Tokyo Game Show this year was packed to the rafters with all kinds of playable demos and games. However, due to dim lights, long queues and exceptionally loud press conferences going on all over each other in Japanese, I somehow found myself drifting towards my favorites—the indie developers, tucked away in a hall with the food and merchandise.
I didn’t play all 100 or so indie games on show, but here are just a few of my favorite mobile games I did have a go at.
Plug and Play
There’s not a lot of gameplay in Plug and Play, and in all truth it is just a little bit weird, but I guess that is mostly what attracted me to it. You simply click around pressing buttons and putting in plugs. The art style was pretty cute though and reminded me of Bill Plympton. It’s only about 10 minutes long so maybe not worth the $3 asking price, but it’s something nice to check out in any case.
Wonton Leap and Goat Punks
Studio Canvas had 2 games on display, and both of them were pretty fun and incredibly cute.
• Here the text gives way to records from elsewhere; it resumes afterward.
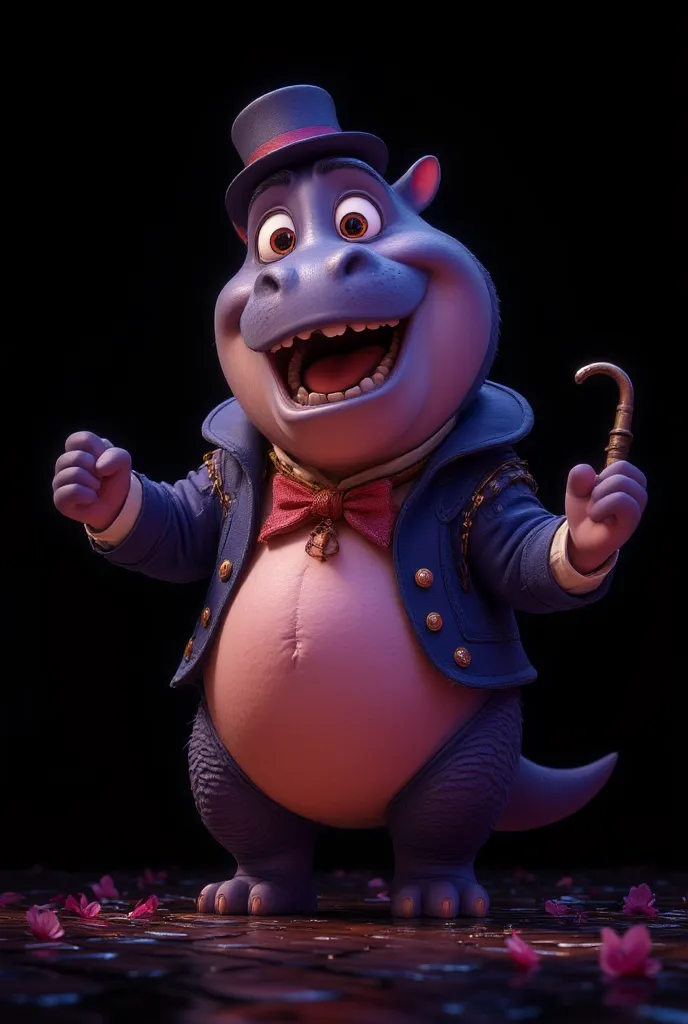 a very cute 3d cartoon purple full-length hippo with big eyes, glossy smooth skin, in a tailcoat, a top hat on his head, a bow t...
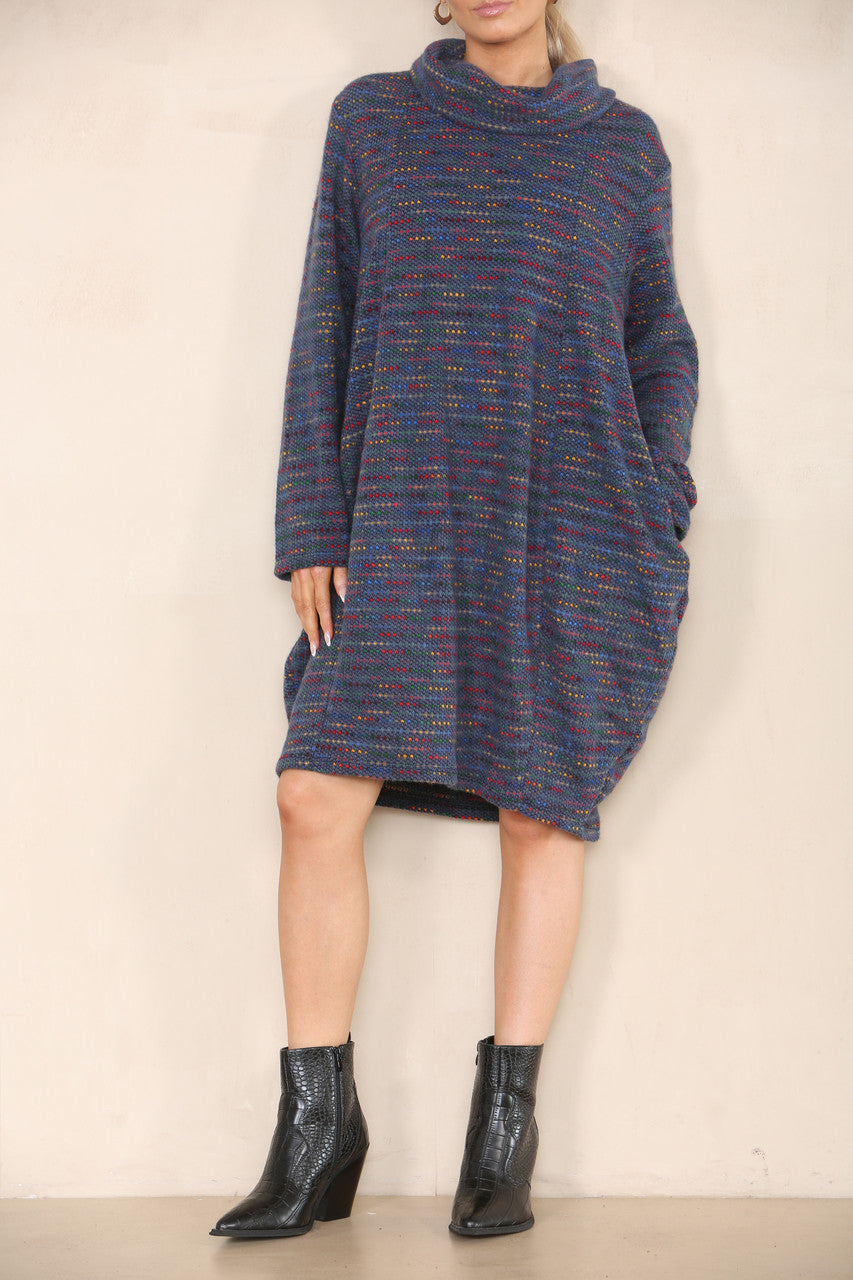 MULTICOLOURED KNIT COWL NECK TUNIC TOP DRESS DENIM
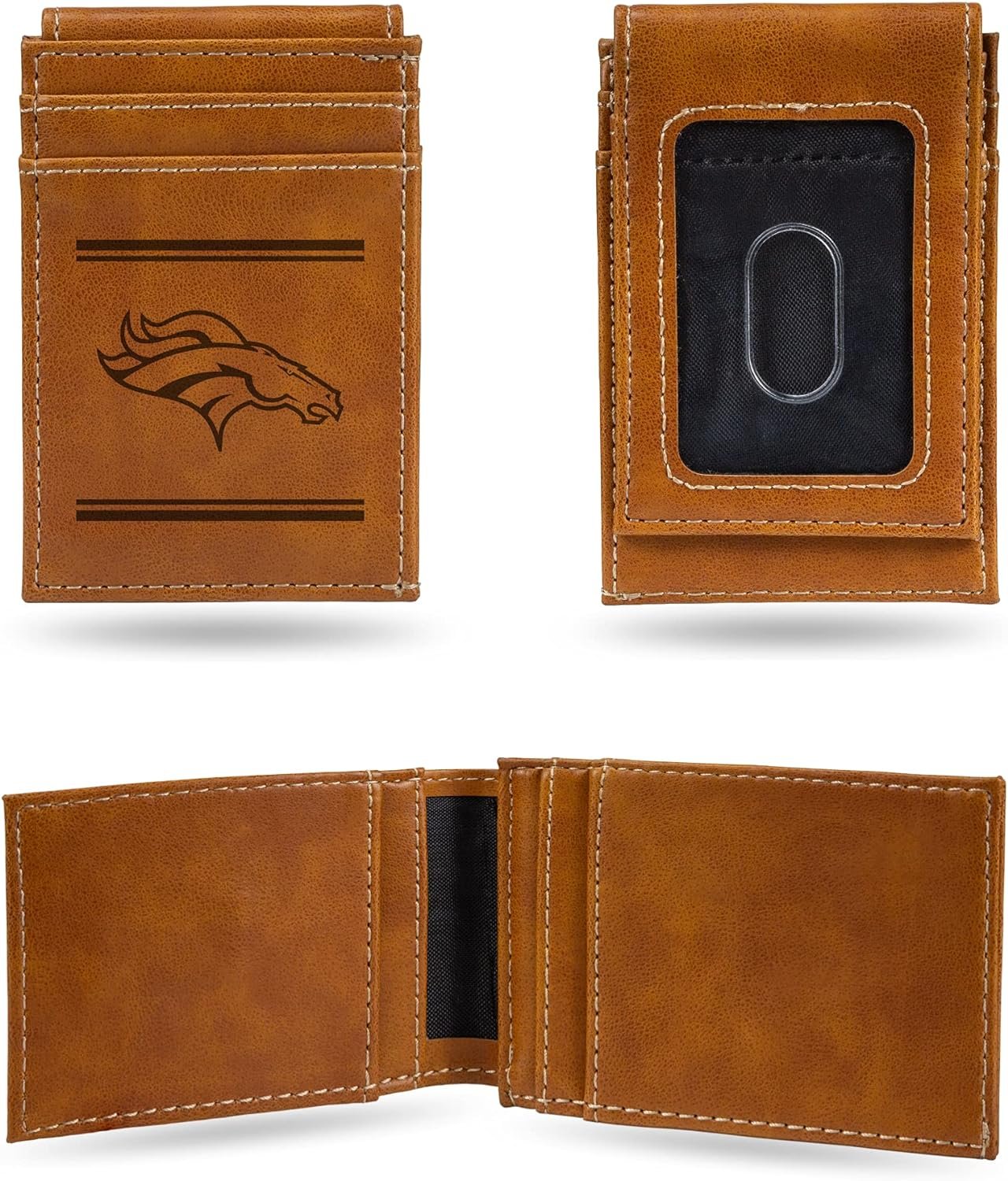 Rico Industries NFL Denver Broncos Premium Laser Engraved Vegan Brown Leather Front Pocket Wallet - Compact and Slim yet Sturdy Design - Perfect to Show Your Team Pride or Gift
In the first, Goat Punks, you play online as a goat scaling a mountain in order to beat down the other team: lightning or fire. Once you reach the top you can rain down bombs on your opponents to try and stop them toppling you. In the second, Wonton Leap, you sling shot across rooftops via the power of wonton soup. Both are coming soon to Android, but Goat Punks is already available at the App Store for just $0.99 and is well worth it.
Mole Rangers is a cute and typical mobile game. It plays out much like Whack-a-mole except with chaining bonuses for whacking moles of the same color. You need to whack a rainbow mole in order to change your color without losing bonuses, making this game harder to play than you might think. There are bonus rounds for completing levels making it thoroughly satisfying. Mole Rangers is currently free to play so download and see for yourself.
Lost in Harmony
My final pick is from the creator of games such as Valiant Hearts, Beyond Good and Evil, Assassin’s Creed and Rayman Raving Rabids, Yoan Fanise so you KNOW it’s good. You play as Kaito, skating through various places while at the same time making music. It can get quite complicated at times trying to work out precise moves and jumps while hitting the perfect notes, but the pay off is incredible fusing music and game in a way very rarely seen.
What do you think of the indie mobile games at TGS 2015?